No. 94-3392-G, 1995 WL 389862, at *3 (Mass. Super. January 17, 1995) (Mass. Super. January 31, 1995) (concluding that „a 5% [monthly] late fee on a multi-million dollar balloon payment at maturity” was inapplicable). Unfortunately, Massachusetts state courts have given little guidance on the interaction between usury law and contract law. The SJC came closest to this in Begelfer v. Najarian, 381 Mass.

177 (1980). In Begelfer, the creditor imposed a default interest rate of more than 20 per cent and, as he had not informed the Attorney General under section 49(d), the Court upheld the Supreme Court`s decision to lower the default interest rate as usury. However, the Court then concluded that „[it] would treat the late charges in [this] case as `liquidated damages` and would also designate the default provision as an unlawful sanction. The court`s wording was unclear in this case; The SJC may have said that suppletive provisions must exist under both usury law and the common law liquidated damages framework, or it may have said that the lump sum damages inquiry would only have applied if the usury law had not applied. However, since the creditor in Begelfer did not comply with article 49(d), the court never had to deal directly with this issue. 12 CFR 7.4001 charging interest by domestic banks at interest rates allowed to competing institutions; Interest on corporate borrowers The general usury limit shown is the interest rate that can be charged by one person or company to another. In other words, if you lend $100.00 to your neighbor, the listed price is the limit. If you want to charge more than the advertised price, you will need a special license such as a banking license or pawnshop license. This also means that special types of loans, such as those from pawnshops or small credit companies, are not specified. Anyone who receives or charges usurious interest in excess of twenty percent (20%) per annum on the amount borrowed is guilty of criminal usury and is liable to imprisonment for a term not exceeding ten years, a fine not exceeding ten thousand dollars, or a fine and imprisonment. This provision on usury and its punishment is contained in section 49 of chapter 271. The person to whom the loan is granted may apply to the Supreme Court or the higher court to declare the loan null and void.

(c) Any loan at an interest rate prohibited by clause (a) may be declared null and void by the Supreme Court or the higher court on the application of the person to whom the loan was granted. Section 49 (a) Any person who, in exchange for a loan of money or other property, knowingly concludes, charges, takes or receives interest and charges in excess of twenty per cent per annum on the sum borrowed or the corresponding rate of interest for a more or less long period, is guilty of criminal usury and is liable to imprisonment in a State prison for a period not exceeding ten years. years or by a fine of not more than ten thousand dollars, or by such fine and imprisonment.
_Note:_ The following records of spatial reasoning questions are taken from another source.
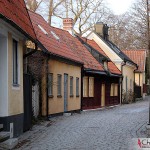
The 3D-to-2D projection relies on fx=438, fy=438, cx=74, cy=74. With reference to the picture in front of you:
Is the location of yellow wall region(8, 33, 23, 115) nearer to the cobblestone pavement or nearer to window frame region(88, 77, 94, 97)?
the cobblestone pavement

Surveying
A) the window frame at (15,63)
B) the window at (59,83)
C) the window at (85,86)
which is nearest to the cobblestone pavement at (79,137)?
the window frame at (15,63)

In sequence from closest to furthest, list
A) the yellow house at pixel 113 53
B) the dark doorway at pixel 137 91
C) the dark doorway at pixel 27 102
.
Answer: the dark doorway at pixel 27 102
the yellow house at pixel 113 53
the dark doorway at pixel 137 91

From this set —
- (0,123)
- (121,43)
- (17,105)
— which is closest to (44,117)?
(17,105)

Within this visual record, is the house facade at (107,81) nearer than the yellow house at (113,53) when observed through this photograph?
Yes

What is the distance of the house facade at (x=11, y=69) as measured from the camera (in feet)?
39.7

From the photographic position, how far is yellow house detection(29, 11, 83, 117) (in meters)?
21.1

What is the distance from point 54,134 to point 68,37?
17.5 metres

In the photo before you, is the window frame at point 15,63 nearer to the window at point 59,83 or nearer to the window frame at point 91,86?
the window at point 59,83

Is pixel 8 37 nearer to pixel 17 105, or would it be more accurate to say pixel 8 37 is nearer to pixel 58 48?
pixel 17 105

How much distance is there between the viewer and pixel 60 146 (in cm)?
1187

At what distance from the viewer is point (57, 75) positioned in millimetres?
23391

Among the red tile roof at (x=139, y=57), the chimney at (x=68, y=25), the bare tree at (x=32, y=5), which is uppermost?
the bare tree at (x=32, y=5)

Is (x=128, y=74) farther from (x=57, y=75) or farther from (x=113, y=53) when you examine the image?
(x=57, y=75)

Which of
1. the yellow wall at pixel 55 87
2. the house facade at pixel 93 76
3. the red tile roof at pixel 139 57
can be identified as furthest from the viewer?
the red tile roof at pixel 139 57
For the purposes of this division, the amount payable on a loan for interest or expenses includes all amounts paid or payable by or on behalf of the borrower as interest, brokerage fees, record keeping, commissions, services, loan renewal, waiver of payment and any other amount charged to the borrower for the direct or indirect granting or security of the loan; or be paid or be paid. and includes all amounts paid by or on behalf of or against the borrower, directly or indirectly, to or through any person other than the creditor, for or on behalf of the granting or guarantee of the loan, if such payment or charge was known to the creditor at the time the loan was granted; or may have been established by reasonable investigations. Service or interest charges for bank credit cards as wear and tear under the National Bank Act (12 U.S.C.A.